In a new Vanity Fair feature, Dern's purple-haired version of Holdo was described as an "oddball."

She's Poe's new commander but “doesn’t quite have Leia’s everyman (or everywoman) touch with the troops,” according to EW, and the two butt heads. It's not even entirely clear if she's a good guy.

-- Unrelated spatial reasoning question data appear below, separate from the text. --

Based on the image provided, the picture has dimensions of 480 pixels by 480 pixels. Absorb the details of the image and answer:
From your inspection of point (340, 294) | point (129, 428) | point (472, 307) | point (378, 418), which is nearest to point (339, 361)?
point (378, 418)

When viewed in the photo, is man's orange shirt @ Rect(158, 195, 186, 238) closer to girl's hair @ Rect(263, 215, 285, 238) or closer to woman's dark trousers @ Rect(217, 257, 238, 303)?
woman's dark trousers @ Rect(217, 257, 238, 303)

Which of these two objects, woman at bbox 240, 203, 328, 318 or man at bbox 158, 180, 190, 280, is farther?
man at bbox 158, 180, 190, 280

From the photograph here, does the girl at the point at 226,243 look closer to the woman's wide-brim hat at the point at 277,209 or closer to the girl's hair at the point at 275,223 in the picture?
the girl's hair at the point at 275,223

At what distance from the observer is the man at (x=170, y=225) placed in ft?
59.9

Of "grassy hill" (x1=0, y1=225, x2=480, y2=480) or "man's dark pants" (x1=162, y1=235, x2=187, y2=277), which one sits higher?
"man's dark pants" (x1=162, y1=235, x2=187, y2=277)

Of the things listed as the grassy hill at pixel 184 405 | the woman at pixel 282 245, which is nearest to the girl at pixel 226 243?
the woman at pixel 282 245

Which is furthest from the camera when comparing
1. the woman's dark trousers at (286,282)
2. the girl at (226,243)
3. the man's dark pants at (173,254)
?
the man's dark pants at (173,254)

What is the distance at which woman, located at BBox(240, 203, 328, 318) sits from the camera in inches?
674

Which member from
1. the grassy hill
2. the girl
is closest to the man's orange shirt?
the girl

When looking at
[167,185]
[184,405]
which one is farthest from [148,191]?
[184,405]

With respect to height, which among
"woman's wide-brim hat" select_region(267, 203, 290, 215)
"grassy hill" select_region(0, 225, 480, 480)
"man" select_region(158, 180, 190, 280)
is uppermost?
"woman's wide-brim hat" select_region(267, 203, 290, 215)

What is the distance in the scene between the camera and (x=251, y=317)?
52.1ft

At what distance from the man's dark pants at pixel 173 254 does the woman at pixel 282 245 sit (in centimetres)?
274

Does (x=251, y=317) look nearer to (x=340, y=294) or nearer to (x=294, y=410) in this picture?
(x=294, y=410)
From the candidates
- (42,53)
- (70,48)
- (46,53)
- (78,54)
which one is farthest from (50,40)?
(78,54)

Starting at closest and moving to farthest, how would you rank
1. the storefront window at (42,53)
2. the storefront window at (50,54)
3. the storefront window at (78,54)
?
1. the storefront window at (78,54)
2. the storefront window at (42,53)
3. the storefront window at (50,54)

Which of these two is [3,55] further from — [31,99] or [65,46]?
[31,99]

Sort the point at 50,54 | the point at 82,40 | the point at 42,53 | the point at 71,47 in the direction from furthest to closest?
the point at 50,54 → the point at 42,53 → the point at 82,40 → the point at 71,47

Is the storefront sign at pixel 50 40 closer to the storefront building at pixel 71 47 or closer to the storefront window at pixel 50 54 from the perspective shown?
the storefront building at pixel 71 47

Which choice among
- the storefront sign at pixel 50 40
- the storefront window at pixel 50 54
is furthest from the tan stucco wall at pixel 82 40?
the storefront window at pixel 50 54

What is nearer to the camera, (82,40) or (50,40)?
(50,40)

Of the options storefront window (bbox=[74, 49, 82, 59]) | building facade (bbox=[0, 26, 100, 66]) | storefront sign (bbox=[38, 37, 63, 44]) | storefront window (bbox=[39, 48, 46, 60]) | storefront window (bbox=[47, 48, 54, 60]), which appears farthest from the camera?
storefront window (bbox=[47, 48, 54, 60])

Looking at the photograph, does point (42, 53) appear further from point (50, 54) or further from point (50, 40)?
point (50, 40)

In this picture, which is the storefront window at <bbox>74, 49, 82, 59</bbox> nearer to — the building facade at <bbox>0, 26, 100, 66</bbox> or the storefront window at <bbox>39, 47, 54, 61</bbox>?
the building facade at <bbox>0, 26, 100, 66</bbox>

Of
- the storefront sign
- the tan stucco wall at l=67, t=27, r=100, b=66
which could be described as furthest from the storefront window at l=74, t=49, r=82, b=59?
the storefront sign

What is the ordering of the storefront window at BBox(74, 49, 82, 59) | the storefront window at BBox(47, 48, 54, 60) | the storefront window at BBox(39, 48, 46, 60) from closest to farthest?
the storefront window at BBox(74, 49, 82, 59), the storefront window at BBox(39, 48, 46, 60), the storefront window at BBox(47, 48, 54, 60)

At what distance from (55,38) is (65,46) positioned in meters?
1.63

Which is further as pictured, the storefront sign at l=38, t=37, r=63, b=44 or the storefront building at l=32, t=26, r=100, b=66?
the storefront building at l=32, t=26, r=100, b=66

Star Wars: The Last Jedi/Lucasfilms

"She's somebody who's a bit off-kilter, who sees the world through a prism most others don't understand," Gray told StarWars.com of the younger Holdo introduced in her book. "At first Leia thinks she's pleasant but weird, but as time goes on, it becomes apparent that there's much more to Holdo than you might guess when you first met her."

Should she be canonically queer, it would make her the first openly LGBT character in a Star Wars film. LGBT characters have been popping up in Star Wars novels for some time, though, including Imperial turncoat Sinjir Rath Velus in 2015’s Star Wars: Aftermath.